In this post, will look at the following Pseudo set Transformations

  1. distinct()
  2. union()
  3. intersection()
  4. subtract()
  5. cartesian()

Distinct

  • distinct(): Returns distinct element in the RDD.
  • Warning :Involves shuffling of data over N/W

$   val rdd1 = sc.parallelize(List("lion", "tiger", "tiger", "peacock", "horse"))
rdd1: org.apache.spark.rdd.RDD[String] = ParallelCollectionRDD[33] at parallelize at :21
scala
$   val rdd2 = sc.parallelize(List("lion", "tiger"))
rdd2: org.apache.spark.rdd.RDD[String] = ParallelCollectionRDD[34] at parallelize at :21

$ rdd1.distinct().collect()
res20: Array[String] = Array(peacock, lion, horse, tiger)

Union

  • union() : Returns an RDD containing data from both sources
  • Note : Unlike the Mathematical Union, duplicates are not removed.
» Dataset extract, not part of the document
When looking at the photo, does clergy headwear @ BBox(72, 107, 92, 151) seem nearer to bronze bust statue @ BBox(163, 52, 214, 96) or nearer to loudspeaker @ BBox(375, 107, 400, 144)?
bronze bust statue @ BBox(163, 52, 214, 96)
Also type should be same in both the RDD 
 
$ rdd1.union(rdd2).collect() 
res22: Array[String] = Array(lion, tiger, tiger, peacock, horse, lion, tiger) 

Intersection

  • intersection() : Returns elements that are common b/w both RDDs.
  • Also removed Duplicates
  • Warning : Involves shuffling has worst performance

$   rdd1.intersection(rdd2).collect();
res24: Array[String] = Array(lion, tiger)

Subtract

  • subtract() : Returns only elements that are present in the

$ rdd1.subtract(rdd2).collect()
res26: Array[String] = Array(peacock, horse)

Cartesian

  • cartesian(): Provides cartesian product b/w 2 RDDs
  • Warning : Is very expensive for large RDDs

$ rdd1.cartesian(rdd2).collect();
res28: Array[(String, String)] = Array((lion,lion), (lion,tiger), (tiger,lion), (tiger,tiger), (tiger,lion), (tiger,tiger), (peacock,lion), (peacock,tiger), (horse,lion), (horse,tiger))